** Opening Source document block **

PostPosted: Wed Sep 17, 2014 4:43 am    Post subject: Cliff Notes Dept: A brief review of wood aging Reply with quote

Wood cannot be underestimated...


Trust me - this is the SHORT version...



All the components of spirits making are important, and must be well integrated. But there's a tendency to overvalue some of them. Just like it's the lead guitarist that tends to get laid, most of us lionize the distillers the The Man. Still, most true experts maintain that it's the woodies that must be blown, lol.

Wood is VERY important, to wit:


Three basic processes...

We all know - or should - the three basic processes that only real time in real casks can achieve.

Additive

Which add elements such as vanillan (a wood component, is not "vanilla" the bean), coconut and bourbon qualities (oak lactones), the lovely wood created color (not caramel color), and some subtle wood sugars (from toasting, not added table sugar).

Subtractive

Sulfur is inherent in the production of molasses. Good copper removes much of it, and good wood works to reduce the rest. New spirit can be edgy and harsh, and wood smooths these rough edges. Charring (beyond toasting) works just like a charcoal filter.

Interactive

Early wood dumps a lot of mouth puckering tannins into the spirit. More time in the barrel converts these to acetals (sour), to acetic acid, and finally to lovely fruity esters.



Different wood for different effects

There's a huge difference between common and economical American oak (purchased from the bourbon makers) and European oak (ten times the expense) in terms of what each has to offer. BTW, the term "European" is used loosely as these include French Limosin, et al. Let's take a quick look...

American Oak (Quercus Alba): fast growth, coarser grain, emphasis on vanillan, coconut and woody tones. The most commonly used cask, due to availability and low cost.

Quercus Petraea, “Sessile Oak” (Europe): mostly used for wine, slow growth, fine grains, finer tannins, less vanillan than American but more than other Euro oak.

Quercus Robur, “Pedunculate Oak” (Europe): aka Limosin Oak, used for sherry and cognac, and quite expensive as it is mostly known for its raisin, prune and dark fruit tones. Fast growth = more tannins (which helps oxidize and "age" a spirit). Lowest of all oaks in vanillan tones.

There are more, but these are the biggies.


A few, just a few more factors

1. Slow growth wood is more expensive but has more of the goodies to offer. Used these barrels command ten times the price of fast growth, inexpensive ex-bourbon American oak casks.

** Closing Source document block **

_Requirement A:_
In the post on wood aging, which oak is described as the lowest of all oaks in vanillan tones?
_Requirement B:_
Write out the post on wood aging from "American Oak (Quercus" up to and including "are the biggies.".
None of the material after this post is used for anything here.

** Opening Data segment block **

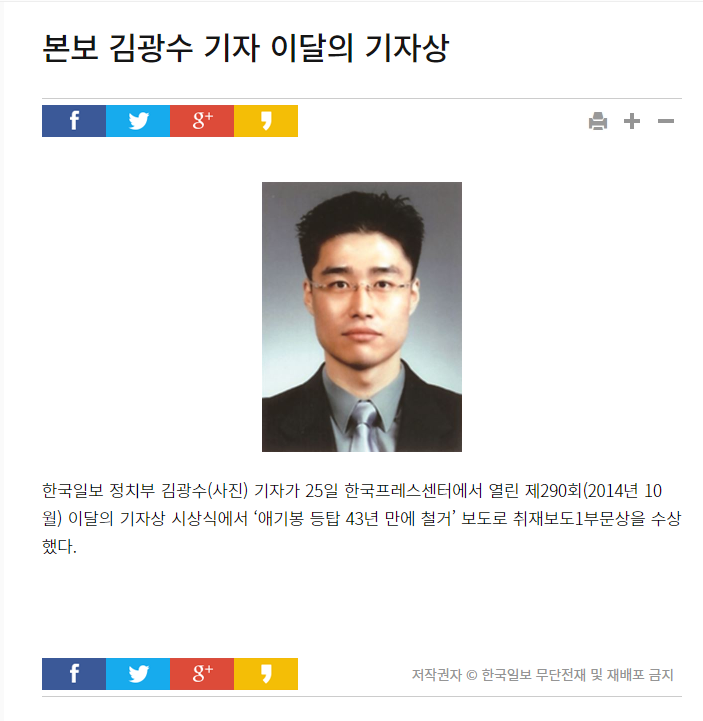 이달의 기자상 받은 한국일보 김광수 기자 (2014년 11월) | 인스티즈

** Closing Data segment block **

_Your response A:_
Quercus Robur, the Pedunculate Oak, also known as Limosin Oak.

_Your response B:_
American Oak (Quercus Alba): fast growth, coarser grain, emphasis on vanillan, coconut and woody tones. The most commonly used cask, due to availability and low cost.

Quercus Petraea, “Sessile Oak” (Europe): mostly used for wine, slow growth, fine grains, finer tannins, less vanillan than American but more than other Euro oak.

Quercus Robur, “Pedunculate Oak” (Europe): aka Limosin Oak, used for sherry and cognac, and quite expensive as it is mostly known for its raisin, prune and dark fruit tones. Fast growth = more tannins (which helps oxidize and "age" a spirit). Lowest of all oaks in vanillan tones.

There are more, but these are the biggies.